'''

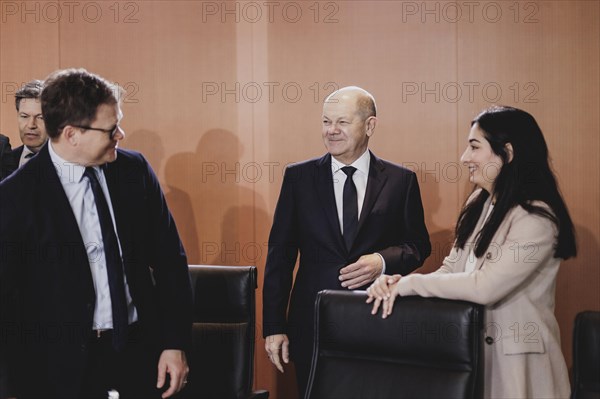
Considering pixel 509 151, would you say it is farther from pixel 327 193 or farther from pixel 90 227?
pixel 90 227

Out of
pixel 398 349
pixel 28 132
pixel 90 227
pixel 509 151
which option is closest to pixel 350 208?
pixel 509 151

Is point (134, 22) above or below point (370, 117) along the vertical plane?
above

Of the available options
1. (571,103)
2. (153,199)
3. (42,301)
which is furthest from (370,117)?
(42,301)

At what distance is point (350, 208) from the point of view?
9.73 ft

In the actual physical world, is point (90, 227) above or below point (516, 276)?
above

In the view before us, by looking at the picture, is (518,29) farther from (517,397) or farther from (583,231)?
(517,397)

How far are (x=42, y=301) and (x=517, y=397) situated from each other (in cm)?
148

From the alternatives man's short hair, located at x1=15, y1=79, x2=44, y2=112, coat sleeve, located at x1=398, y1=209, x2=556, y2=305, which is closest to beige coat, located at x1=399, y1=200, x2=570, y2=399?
coat sleeve, located at x1=398, y1=209, x2=556, y2=305

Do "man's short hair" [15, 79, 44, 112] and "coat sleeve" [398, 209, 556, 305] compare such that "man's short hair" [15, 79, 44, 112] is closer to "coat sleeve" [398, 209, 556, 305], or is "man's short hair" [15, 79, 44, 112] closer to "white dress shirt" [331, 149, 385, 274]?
"white dress shirt" [331, 149, 385, 274]

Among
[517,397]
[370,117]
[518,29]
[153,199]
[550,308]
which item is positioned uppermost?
[518,29]

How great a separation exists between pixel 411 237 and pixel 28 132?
1771 millimetres

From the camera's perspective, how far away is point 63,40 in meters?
4.07

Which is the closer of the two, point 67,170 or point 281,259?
point 67,170

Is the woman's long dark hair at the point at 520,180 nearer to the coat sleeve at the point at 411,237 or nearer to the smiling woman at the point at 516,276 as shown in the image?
the smiling woman at the point at 516,276
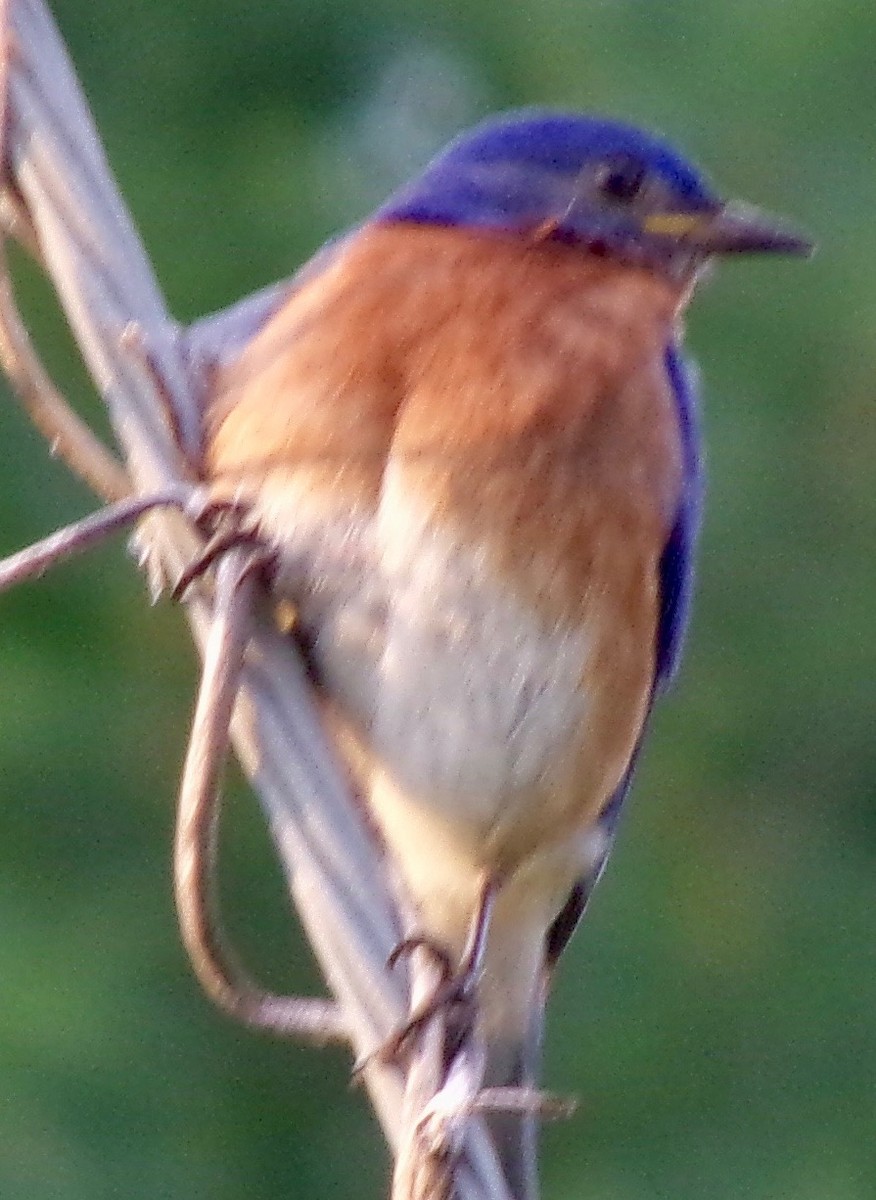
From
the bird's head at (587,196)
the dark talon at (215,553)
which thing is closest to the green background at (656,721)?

'''

*GIVEN INSTRUCTION*
Rewrite every entry above, changing "closest" to "nearest" and leaving everything else the same. Leave the pictures out.

*SOLUTION FOR THIS EXERCISE*
Considering pixel 509 151, would you say it is farther from pixel 327 193 or farther from pixel 90 227?
pixel 90 227

Out of
pixel 398 349
pixel 28 132
pixel 90 227
pixel 509 151
which option is nearest to pixel 350 208?
pixel 509 151

Is point (134, 22) above or below point (370, 117) along the vertical plane?
above

Of the available options
1. (571,103)
2. (153,199)
3. (42,301)
which is furthest from (370,117)?
(42,301)

At what distance is point (350, 208) from the point of view?
9.73 ft

In the actual physical world, is point (90, 227) above or below point (516, 276)?
above

In the view before us, by looking at the picture, is (518,29) farther from (517,397) or farther from (583,231)?
(517,397)

How far are (x=42, y=301) and (x=517, y=397) situated from each other (in cm)?
148

From the alternatives man's short hair, located at x1=15, y1=79, x2=44, y2=112, coat sleeve, located at x1=398, y1=209, x2=556, y2=305, which is nearest to beige coat, located at x1=399, y1=200, x2=570, y2=399?
coat sleeve, located at x1=398, y1=209, x2=556, y2=305

Do "man's short hair" [15, 79, 44, 112] and "coat sleeve" [398, 209, 556, 305] compare such that "man's short hair" [15, 79, 44, 112] is closer to "coat sleeve" [398, 209, 556, 305], or is "man's short hair" [15, 79, 44, 112] closer to "white dress shirt" [331, 149, 385, 274]?
"white dress shirt" [331, 149, 385, 274]

Among
[517,397]
[370,117]
[518,29]
[153,199]
[550,308]
which item is positioned uppermost?
[518,29]

How great a separation exists between pixel 411 237 and pixel 28 132?
1771 millimetres

From the camera's perspective, how far away is point 63,40 in meters?
4.07

Which is the closer of the two, point 67,170 or point 281,259?
point 67,170

Is the woman's long dark hair at the point at 520,180 nearer to the coat sleeve at the point at 411,237 or nearer to the smiling woman at the point at 516,276 as shown in the image?
the smiling woman at the point at 516,276
From
the bird's head at (587,196)
the dark talon at (215,553)
which thing is nearest to the green background at (656,721)?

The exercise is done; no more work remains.